• _Page excerpt_:
*** Begin section ***

Dan Moss was not born in Idaho. He didn’t grow up in Idaho. He didn’t even begin his farming career in Idaho. But rest assured, Dan Moss is Idahoan, through and through.

Moss was born and raised on a family farm in northern Utah. But as the subdivisions crept farther and farther up the Wasatch Range, it became increasingly clear that continuing to farm in the region would only get more difficult. So 37 years ago, Moss and his wife Jann packed up the family and headed north on I-84, where the fertile, much less populated soils of the Magic Valley beckoned.

The move, to put it mildly, has paid off. Today, Moss Farms comprises five management areas in three counties: two in the Burley-Rupert area on either side of the Snake River; the west farm in Bliss; the east farm in Raft River; and a seed farm in Sublett. In 2007, they purchased Arrowhead Potato Company, through which all their table-stock potatoes (about one-third of the Mosses’ total potato production) are packed and shipped. The rest—excluding seed—are contracted to McCain, Simplot and Gem State Processing.

Dan and Jann’s son Ryan is the primary day-to-day operator of the farm these days, but Dan keeps plenty busy. He remains intimately involved with the farm and packing shed, and he’s neck-deep in helping promote the potato industry—and the Idaho brand—through his involvement in industry trade organizations. A former grower-commissioner on the Idaho Potato Commission and president of the National Potato Council, Moss currently sits on the board of Potatoes USA and the USDA’s Agricultural Policy Advisory Committee. Moss has always been a proponent of industry involvement and its positive impact on his own operation. And he practices what he preaches in that regard.

*** End section ***

• _What to do_:
Write the next part of the profile of Dan Moss, picking up after its last sentence. The items further down play no part in what is asked here.

• _Record excerpts_:
*** Begin section ***

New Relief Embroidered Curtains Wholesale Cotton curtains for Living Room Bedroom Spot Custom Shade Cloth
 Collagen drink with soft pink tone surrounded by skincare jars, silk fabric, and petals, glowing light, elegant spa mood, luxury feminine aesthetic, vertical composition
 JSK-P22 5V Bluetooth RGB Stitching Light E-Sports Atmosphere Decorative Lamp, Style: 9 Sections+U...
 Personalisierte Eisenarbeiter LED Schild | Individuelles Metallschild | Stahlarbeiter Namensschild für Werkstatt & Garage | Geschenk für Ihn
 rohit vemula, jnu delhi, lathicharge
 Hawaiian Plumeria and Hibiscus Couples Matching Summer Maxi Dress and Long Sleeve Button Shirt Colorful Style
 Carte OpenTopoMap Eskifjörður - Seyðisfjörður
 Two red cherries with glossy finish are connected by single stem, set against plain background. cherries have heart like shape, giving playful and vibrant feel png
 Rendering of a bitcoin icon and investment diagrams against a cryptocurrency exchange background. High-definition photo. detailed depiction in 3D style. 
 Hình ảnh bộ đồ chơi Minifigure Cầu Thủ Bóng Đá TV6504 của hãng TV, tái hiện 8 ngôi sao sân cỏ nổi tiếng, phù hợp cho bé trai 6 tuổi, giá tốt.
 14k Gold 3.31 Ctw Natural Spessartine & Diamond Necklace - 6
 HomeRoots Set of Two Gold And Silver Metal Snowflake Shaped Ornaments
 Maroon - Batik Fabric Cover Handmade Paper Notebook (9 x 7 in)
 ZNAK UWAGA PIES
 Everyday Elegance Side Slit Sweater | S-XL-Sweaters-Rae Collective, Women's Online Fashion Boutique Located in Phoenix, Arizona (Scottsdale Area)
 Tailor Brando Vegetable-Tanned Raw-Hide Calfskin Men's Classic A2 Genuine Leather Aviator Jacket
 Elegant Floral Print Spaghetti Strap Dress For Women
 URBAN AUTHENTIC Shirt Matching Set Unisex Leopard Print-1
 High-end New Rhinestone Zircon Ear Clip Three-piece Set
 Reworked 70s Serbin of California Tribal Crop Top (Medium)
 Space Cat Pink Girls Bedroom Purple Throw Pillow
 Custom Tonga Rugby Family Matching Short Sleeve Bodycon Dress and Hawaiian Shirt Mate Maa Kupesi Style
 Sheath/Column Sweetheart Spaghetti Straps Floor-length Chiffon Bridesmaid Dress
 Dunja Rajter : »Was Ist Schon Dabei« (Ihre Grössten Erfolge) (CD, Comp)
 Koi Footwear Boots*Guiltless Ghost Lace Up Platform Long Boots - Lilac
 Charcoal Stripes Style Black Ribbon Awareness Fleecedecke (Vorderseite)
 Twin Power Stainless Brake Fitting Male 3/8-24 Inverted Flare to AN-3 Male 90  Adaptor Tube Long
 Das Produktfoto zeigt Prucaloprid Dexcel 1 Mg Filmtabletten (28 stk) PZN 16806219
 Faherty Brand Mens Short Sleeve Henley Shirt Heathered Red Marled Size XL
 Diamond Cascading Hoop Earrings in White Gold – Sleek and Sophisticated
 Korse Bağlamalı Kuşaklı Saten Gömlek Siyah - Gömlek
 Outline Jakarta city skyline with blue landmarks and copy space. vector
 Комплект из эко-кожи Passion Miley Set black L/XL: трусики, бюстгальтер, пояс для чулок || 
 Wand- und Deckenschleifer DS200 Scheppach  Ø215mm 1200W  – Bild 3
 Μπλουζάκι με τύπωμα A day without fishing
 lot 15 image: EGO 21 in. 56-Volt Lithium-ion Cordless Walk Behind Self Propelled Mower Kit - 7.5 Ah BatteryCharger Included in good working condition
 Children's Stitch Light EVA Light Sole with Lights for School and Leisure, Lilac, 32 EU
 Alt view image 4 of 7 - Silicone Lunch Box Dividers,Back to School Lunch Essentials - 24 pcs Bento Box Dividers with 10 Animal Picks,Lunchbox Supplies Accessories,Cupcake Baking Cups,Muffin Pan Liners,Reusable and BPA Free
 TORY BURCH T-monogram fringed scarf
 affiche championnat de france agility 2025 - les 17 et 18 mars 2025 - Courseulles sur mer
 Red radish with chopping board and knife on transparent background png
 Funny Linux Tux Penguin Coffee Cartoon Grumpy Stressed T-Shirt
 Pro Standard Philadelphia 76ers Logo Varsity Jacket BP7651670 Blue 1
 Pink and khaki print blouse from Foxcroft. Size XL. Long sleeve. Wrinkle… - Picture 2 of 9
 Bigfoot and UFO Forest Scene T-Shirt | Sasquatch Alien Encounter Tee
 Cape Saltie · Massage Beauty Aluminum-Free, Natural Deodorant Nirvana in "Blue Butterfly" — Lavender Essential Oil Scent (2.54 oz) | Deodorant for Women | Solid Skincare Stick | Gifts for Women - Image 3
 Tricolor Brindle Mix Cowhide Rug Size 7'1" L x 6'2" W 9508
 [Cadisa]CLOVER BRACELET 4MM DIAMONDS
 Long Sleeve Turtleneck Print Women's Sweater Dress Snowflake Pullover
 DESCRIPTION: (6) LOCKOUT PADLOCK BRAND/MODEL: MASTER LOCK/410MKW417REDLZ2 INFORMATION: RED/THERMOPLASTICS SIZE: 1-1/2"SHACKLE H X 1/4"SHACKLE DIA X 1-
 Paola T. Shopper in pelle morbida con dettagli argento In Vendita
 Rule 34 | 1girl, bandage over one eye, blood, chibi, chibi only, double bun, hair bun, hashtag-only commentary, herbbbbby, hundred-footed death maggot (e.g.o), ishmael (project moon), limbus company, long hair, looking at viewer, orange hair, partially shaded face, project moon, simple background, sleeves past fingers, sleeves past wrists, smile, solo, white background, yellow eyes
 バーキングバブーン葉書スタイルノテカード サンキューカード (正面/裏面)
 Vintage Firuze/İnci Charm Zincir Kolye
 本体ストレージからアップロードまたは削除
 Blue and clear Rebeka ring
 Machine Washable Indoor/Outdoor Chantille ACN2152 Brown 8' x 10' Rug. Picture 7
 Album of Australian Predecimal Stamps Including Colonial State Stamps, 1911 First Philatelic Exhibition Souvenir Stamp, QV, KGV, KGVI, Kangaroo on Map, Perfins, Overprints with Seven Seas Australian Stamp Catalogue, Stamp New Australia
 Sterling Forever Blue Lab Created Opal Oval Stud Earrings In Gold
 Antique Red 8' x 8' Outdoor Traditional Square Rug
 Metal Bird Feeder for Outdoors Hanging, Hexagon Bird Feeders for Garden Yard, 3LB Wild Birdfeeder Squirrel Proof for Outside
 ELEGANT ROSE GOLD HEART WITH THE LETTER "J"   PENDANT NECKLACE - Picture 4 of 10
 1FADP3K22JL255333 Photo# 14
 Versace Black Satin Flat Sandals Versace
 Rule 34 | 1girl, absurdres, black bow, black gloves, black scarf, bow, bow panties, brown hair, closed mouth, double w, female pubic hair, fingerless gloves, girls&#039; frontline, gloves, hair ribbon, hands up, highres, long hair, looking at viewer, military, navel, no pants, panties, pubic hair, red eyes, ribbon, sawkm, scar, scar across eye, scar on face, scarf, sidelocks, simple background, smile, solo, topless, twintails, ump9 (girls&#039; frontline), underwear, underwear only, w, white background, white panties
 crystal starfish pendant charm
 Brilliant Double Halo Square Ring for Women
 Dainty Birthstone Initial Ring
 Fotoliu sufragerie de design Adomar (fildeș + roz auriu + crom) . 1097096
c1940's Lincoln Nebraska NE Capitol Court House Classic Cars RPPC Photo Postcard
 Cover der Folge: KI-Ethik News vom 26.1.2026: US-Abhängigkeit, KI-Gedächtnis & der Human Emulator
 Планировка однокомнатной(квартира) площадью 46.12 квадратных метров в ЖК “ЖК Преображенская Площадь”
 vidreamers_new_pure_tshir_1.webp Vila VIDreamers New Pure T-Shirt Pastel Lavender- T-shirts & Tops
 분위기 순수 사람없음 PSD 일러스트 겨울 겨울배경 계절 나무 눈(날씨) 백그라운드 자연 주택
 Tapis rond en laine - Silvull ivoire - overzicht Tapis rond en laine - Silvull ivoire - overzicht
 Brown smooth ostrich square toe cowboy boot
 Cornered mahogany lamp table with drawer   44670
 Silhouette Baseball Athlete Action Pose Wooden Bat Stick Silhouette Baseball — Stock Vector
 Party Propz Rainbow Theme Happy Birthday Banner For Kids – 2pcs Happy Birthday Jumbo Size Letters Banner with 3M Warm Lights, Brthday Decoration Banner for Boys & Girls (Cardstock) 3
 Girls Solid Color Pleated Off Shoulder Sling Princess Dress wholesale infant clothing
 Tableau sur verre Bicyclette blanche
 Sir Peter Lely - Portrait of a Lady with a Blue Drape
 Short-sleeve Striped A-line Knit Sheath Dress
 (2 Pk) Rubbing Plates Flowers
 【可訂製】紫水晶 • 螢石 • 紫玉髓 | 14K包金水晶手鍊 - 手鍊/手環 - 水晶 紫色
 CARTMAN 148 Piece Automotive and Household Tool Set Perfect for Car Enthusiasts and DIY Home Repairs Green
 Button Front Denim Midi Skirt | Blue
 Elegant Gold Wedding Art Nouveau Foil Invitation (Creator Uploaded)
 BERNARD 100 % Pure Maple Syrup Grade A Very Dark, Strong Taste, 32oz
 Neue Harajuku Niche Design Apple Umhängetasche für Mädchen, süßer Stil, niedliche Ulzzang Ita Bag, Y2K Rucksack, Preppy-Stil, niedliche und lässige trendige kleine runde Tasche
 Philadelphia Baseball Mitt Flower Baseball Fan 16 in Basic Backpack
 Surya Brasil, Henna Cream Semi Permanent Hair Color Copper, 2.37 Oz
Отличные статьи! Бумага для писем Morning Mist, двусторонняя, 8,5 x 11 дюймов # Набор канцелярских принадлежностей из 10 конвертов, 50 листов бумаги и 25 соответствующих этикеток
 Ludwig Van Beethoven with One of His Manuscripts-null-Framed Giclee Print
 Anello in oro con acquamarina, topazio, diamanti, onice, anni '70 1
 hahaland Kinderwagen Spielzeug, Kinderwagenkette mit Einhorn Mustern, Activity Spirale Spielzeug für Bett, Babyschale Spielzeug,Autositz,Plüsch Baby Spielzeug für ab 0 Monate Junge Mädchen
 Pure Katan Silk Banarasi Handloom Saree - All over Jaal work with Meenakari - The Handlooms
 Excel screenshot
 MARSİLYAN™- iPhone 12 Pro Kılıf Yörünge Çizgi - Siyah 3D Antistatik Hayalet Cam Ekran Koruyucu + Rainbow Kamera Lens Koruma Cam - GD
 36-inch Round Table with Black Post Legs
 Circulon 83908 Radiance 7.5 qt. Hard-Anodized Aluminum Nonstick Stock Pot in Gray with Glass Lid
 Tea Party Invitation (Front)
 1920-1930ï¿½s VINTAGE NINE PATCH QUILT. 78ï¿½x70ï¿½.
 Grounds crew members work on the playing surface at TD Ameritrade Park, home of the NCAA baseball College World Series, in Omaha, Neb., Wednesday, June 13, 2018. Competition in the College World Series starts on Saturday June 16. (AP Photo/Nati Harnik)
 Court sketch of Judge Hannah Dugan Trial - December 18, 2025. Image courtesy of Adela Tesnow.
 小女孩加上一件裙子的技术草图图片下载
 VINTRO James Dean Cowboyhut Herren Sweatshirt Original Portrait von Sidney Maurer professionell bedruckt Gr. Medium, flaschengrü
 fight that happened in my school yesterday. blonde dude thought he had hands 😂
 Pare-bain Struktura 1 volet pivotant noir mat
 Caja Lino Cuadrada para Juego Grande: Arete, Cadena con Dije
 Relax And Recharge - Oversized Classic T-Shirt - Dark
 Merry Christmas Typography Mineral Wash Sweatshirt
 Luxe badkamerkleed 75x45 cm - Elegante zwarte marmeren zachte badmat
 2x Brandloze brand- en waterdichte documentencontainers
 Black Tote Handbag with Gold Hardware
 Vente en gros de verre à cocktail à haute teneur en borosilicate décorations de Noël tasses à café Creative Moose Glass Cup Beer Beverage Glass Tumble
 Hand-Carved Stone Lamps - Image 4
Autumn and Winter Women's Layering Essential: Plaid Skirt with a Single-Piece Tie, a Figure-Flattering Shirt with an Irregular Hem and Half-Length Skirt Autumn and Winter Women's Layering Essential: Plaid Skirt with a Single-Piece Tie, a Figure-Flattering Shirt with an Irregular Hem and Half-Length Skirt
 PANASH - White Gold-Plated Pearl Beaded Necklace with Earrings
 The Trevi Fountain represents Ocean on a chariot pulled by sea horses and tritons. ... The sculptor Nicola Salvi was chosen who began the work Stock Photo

*** End section ***

• _Result of the exercise_:
Moss loves what he and his family have built in southern Idaho. On a sunny September afternoon at the Raft River farm, he is visibly proud as truckloads of potatoes come through the transloading site. Ryan’s oldest son, Deven, has returned to the farm full-time and is busy making sure each piece of machinery runs smoothly as freshly dug potatoes make their way across multiple conveyors. A couple hundred yards away, Deven’s brother Austin operates the harvester. Youngest brother Alex, a senior at Declo High, is still at school, but you can bet he’ll head this way just as soon as that last bell rings. Through the haze of dust, you can see on the faces of the Moss family just how excited they are, not only to be harvesting potatoes, but to be doing it together.

“I think a big reason farms last through generational transitions,” Moss says, “is a genuine pride and love of the land. Once you’ve shoved your hands down in the dirt and those spuds come out, or watch a sugarbeet truck fill up in minutes, it’s hard to get enough of that.

“You can look out at your field and there’s snow on it, and the next thing you know you’re working the ground and planting your seed,” he continues. “Those plants are your little babies all summer; you’re taking care of them and watching them grow. Then harvest time comes. The whole season is rewarding because  you really start with nothing, then you get to see things progress.”

The Mosses have seen a lot of progress over the years—on their farm, in their family, and in the industry. A lot of folks would say the Mosses have done more than their fair share to see that progress through. They would be right.

“Dan told me, ‘[Potato Grower’s Grower of the Year] award is what they give everyone when they’re about ready to die,’” Jann says with a laugh. “I told him to tell them not to give it to us; we’ve got a lot of living left to do!”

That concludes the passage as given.